After all, I had few close friends growing up. I moved around a lot during middle and high school. During junior year of high school, I transferred to three different schools. My life was so unpredictable that I didn’t even know if it was worth it to remember the names of my classmates in homeroom. Friendships were hard to come by, and those I had were even harder to maintain. When I went to college, I tried to keep in touch with the few high school friends I had. But messages were time-consuming, and I always had to initiate them. I found myself wanting to initiate messages less and less, which naturally led to fewer and fewer close friends. I felt that absence, but I didn’t recognize the vacuum until I fell on hard times.
My story is not unique. The 2005 General Social Survey reports that the adults surveyed reported having no one with whom they talk about important matters three times more often than respondents to a 1985 study. “Zero” was the most common response when people wereasked how many confidants they have. Loneliness, it seems, follows our generation. Caroline Beaton opines in an article on Forbes that loneliness follows millennials because of two reasons: 1) It has reached a critical proportion where its contagiousness now snowballs and affects a greater number of people, and 2) The advent of the internet has worsened our ability to maintain social relationships.

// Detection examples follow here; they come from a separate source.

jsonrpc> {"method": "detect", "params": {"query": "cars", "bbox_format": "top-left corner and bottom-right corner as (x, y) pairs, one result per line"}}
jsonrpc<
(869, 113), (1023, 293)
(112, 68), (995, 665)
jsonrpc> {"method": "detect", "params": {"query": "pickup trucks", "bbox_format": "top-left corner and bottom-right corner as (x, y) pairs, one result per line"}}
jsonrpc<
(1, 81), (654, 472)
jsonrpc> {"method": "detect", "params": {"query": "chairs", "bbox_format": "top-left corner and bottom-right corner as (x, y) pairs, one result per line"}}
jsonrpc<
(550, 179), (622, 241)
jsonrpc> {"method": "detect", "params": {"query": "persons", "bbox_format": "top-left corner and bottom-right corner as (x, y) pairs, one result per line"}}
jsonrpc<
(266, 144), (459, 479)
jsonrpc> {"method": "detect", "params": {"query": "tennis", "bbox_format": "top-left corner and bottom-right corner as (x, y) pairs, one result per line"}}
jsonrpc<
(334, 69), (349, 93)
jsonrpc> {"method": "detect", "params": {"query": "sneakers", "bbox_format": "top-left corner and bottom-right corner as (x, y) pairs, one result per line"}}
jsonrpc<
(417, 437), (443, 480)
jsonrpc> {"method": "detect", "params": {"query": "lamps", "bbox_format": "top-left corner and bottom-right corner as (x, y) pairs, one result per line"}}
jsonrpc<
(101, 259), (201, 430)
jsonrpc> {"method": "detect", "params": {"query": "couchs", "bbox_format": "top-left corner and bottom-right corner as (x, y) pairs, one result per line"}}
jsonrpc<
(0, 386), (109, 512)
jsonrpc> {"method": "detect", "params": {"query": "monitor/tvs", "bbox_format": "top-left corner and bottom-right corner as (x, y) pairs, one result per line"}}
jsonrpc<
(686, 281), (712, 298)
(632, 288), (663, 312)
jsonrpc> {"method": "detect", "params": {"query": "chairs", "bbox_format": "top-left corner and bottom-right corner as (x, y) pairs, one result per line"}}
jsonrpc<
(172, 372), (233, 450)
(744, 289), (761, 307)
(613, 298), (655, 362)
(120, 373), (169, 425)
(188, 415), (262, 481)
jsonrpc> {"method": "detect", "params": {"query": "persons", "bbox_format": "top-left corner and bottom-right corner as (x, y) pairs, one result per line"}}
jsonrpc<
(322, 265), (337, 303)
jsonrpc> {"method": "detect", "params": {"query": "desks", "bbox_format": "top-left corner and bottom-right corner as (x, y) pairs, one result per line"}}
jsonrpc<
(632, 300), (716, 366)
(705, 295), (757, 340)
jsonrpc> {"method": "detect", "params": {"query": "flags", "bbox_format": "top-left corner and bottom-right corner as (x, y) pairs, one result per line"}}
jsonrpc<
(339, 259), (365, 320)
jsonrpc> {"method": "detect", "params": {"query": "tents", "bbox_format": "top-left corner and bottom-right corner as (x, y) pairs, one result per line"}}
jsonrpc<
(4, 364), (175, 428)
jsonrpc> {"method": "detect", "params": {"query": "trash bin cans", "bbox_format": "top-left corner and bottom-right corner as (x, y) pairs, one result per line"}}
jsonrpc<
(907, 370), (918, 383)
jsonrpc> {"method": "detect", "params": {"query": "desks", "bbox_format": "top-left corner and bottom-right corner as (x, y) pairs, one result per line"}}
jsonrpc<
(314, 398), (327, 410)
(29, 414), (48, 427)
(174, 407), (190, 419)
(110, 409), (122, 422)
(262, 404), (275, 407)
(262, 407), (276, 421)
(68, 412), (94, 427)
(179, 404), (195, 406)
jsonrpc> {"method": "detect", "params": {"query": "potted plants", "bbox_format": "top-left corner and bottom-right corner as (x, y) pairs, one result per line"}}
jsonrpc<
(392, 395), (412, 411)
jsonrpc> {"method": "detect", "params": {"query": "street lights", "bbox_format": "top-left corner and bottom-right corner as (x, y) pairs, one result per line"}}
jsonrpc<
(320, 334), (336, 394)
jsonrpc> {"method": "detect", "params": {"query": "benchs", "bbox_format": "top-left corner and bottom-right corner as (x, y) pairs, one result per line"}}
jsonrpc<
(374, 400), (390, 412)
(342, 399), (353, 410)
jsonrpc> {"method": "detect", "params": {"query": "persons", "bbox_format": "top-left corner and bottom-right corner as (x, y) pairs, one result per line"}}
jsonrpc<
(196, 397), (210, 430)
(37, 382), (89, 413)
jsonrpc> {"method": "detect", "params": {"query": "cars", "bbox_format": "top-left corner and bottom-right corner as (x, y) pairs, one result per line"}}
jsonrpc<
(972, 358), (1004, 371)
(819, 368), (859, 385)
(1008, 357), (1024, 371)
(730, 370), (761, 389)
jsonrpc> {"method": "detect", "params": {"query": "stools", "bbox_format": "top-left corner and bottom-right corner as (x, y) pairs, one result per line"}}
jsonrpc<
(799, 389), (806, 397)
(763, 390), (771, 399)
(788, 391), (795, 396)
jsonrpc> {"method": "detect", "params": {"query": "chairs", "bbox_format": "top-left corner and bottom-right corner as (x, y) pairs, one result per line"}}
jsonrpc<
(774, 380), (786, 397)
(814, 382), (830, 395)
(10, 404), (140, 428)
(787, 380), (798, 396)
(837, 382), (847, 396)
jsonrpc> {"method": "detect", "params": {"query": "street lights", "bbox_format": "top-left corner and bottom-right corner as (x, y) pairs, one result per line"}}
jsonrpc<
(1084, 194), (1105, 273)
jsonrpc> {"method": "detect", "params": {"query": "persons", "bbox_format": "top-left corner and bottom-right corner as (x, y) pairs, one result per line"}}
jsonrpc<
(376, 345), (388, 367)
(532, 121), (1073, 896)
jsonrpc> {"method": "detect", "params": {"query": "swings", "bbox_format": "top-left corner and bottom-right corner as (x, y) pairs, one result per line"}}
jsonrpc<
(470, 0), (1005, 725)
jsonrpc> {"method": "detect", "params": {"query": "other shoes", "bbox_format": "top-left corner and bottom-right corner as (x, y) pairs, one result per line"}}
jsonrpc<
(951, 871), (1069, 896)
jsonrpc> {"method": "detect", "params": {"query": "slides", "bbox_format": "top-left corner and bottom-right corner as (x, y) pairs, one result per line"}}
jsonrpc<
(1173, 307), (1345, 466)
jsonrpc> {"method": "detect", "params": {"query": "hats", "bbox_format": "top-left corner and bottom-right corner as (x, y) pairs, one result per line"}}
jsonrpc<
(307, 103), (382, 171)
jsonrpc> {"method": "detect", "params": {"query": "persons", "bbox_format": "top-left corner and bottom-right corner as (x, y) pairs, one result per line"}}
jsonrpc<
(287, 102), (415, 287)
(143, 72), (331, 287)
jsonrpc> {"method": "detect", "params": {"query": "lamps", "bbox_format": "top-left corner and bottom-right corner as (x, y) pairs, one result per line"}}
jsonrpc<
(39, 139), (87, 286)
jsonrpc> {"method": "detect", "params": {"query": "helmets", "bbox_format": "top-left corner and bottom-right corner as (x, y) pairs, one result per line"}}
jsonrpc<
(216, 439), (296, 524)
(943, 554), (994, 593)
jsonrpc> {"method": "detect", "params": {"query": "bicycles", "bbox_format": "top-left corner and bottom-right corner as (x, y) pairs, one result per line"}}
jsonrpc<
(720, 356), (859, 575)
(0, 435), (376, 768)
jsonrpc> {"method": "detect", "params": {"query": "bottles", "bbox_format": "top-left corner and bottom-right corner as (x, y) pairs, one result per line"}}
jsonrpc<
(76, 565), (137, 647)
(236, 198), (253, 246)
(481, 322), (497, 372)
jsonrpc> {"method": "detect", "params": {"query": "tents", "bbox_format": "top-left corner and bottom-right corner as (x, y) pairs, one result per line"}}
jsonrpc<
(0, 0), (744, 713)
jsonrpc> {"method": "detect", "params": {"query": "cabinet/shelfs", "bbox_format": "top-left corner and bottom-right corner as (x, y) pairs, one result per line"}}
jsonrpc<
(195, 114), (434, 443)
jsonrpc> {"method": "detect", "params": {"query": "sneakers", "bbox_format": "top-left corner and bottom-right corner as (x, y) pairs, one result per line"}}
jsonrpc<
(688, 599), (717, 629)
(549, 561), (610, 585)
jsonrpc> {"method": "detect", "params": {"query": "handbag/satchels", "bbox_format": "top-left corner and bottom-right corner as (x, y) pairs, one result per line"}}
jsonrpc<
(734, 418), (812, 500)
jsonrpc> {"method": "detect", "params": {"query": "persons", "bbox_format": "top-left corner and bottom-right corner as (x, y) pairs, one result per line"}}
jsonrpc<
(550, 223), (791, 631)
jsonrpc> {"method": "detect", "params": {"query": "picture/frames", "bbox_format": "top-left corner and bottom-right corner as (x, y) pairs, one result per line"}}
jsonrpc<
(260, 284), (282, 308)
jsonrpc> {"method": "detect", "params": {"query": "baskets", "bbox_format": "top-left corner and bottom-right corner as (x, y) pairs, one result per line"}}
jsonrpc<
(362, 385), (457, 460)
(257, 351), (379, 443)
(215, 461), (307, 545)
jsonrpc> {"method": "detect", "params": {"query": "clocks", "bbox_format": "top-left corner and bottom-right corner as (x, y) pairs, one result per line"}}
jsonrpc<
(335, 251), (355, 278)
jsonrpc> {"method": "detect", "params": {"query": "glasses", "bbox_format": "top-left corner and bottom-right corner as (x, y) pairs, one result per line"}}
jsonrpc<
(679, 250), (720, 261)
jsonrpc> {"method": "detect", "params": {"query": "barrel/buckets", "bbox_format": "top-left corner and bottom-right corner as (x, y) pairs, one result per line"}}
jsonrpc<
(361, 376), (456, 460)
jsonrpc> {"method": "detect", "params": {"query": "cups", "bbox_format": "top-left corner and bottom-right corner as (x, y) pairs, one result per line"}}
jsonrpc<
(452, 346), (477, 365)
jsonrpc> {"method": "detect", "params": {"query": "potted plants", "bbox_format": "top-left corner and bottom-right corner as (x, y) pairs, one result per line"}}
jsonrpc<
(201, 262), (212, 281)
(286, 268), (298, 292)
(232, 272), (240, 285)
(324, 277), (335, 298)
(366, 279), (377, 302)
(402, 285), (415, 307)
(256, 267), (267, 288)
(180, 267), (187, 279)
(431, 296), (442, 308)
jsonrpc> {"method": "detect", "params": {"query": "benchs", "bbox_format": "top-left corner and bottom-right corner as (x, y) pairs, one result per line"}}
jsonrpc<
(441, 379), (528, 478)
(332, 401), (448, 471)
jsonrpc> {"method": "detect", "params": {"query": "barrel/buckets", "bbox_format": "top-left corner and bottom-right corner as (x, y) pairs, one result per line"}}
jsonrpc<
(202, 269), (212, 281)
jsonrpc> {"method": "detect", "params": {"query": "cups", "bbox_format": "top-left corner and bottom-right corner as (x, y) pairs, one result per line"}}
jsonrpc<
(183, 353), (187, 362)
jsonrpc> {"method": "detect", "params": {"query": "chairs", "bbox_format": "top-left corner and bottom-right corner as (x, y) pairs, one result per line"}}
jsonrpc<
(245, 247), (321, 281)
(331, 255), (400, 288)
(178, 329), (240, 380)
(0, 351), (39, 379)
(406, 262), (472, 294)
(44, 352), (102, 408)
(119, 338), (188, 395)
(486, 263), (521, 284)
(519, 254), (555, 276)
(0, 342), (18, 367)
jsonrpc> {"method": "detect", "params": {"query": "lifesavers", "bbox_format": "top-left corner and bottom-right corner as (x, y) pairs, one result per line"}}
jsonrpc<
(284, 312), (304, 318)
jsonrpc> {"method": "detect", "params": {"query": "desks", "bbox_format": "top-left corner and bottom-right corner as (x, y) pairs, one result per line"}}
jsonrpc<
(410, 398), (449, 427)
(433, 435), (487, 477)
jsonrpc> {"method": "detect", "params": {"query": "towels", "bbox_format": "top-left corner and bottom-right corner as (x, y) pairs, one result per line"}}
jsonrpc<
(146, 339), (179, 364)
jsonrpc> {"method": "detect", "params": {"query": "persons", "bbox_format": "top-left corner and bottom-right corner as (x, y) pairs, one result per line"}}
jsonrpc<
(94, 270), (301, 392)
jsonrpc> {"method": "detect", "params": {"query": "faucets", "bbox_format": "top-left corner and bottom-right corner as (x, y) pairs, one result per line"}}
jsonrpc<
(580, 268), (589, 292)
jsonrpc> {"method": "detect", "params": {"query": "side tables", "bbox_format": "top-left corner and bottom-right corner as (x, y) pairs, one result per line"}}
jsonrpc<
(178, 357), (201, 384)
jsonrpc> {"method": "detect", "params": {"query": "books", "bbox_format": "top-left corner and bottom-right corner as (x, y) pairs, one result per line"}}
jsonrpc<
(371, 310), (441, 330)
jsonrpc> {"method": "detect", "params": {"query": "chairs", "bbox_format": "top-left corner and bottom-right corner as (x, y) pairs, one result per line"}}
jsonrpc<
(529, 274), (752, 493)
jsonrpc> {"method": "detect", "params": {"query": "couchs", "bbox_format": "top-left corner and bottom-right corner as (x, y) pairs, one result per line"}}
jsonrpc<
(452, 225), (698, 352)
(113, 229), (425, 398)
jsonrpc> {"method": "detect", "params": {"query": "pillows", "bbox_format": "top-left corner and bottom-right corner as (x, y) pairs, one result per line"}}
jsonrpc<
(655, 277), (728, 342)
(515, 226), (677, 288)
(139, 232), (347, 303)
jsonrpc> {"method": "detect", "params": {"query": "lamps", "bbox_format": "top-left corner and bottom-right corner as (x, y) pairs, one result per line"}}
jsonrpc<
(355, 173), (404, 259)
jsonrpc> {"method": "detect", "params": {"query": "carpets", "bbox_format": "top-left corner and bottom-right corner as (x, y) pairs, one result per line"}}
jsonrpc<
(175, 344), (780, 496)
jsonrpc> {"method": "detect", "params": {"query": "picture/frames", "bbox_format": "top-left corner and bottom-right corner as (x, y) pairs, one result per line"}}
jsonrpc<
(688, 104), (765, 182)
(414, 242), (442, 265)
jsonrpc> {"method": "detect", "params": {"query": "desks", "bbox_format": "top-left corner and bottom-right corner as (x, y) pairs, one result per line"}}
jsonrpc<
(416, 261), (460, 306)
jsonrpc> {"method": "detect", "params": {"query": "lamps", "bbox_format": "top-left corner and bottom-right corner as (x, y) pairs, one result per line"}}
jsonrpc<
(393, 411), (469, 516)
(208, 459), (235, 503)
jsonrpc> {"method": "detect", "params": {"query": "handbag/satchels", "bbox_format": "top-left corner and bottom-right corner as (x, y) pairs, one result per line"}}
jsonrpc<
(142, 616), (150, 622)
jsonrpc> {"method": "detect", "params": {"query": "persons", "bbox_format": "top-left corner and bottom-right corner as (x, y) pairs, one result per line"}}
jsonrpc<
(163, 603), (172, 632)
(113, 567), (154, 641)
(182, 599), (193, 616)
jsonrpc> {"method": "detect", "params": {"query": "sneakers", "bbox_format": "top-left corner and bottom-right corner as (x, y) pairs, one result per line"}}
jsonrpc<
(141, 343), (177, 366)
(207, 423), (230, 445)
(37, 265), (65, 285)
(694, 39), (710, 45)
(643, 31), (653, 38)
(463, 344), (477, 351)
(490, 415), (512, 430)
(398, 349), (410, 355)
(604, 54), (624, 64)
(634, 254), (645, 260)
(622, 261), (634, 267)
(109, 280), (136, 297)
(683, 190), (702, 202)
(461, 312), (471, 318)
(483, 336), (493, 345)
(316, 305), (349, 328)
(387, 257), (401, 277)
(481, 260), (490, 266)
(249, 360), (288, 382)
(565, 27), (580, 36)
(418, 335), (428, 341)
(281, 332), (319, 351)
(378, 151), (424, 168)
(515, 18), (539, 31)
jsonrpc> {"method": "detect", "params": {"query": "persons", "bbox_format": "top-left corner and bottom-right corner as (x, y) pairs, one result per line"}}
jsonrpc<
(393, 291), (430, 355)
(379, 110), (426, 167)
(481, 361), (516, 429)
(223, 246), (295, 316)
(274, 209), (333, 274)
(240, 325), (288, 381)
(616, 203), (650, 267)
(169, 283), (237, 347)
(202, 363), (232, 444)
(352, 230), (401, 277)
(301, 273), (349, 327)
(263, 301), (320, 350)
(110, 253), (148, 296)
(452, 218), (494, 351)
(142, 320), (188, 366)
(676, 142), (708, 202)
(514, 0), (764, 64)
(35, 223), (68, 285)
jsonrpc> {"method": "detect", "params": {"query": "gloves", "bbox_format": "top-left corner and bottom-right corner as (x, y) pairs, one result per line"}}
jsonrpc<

It seems counterintuitive. Why is it that we are drifting further apart when surrounded by technology that makes it possible to speak with any person, at any time, anywhere in the world?
Friendship isn’t something you have. It’s something you work constantly to maintain and renew. It requires constant care and attention.
Technology is supposed to help us with that. It increases the ways we can communicate with someone, but also leads us to a false sense of complacency. When we know for a fact that we can always reach out to one another over the internet, we are less inclined to actually come through. The knowledge that we can is enough. Before that certainty, our lack of communication options created a distance that gave value to each and every interaction. We had fewer options that required more effort, so we worked harder in each and every interaction. That distance made every communication all the more precious. When the internet came, we lost our appreciation of communication as it became cheaper, more plentiful and easier. The Internet cheapened our letters, so we forgot the sense of working hard just to communicate. At a certain point, for me, I was satisfied with just knowing that I could reach out to my high school friends. I stopped putting work into maintaining those relationship and so I lost those friends.
But I’m still lucky. As mentioned previously, I am surrounded by wonderful people I met at Amherst College — people who, despite some not even knowing me too well, offered me overwhelming support, care, love and compassion. Were I in a less special place, I would have had no one, and I would have trudged through my hardship alone. So, it is my fortune to be surrounded by everyday heroes like them.
But I am not naïve. My luck won’t last forever. Hard work will. Friendships require working towards a destination. It is a constant journey — an adventure you take together. Like any adventure, it will have its ups and downs, and it will most certainly require legwork.
So, this year my resolution is to put more work into my friendships and to appreciate these relationships. I want to be more proactive about hanging out with friends and being a pillar for them when times are difficult. I didn’t before, and so I found myself lacking in close friends when times were tough.
I realized that many of my friends may also be experiencing a similar isolation, and so I want to be there for them. I was saved by my great luck. But I’m a senior now, and I don’t want my friendships to end at college. I want them to be a journey through that great odyssey of life. I want to have people by my side and be at their side as we embark towards that frontier, together. It is a little late for me to realize this, which is why I am telling you what I wish I told my younger self.
Incoming first years: You will meet lifelong friends during your time at college, but only if you continually work and put love, care and appreciation into every friend. That is what it takes to form lasting friendships.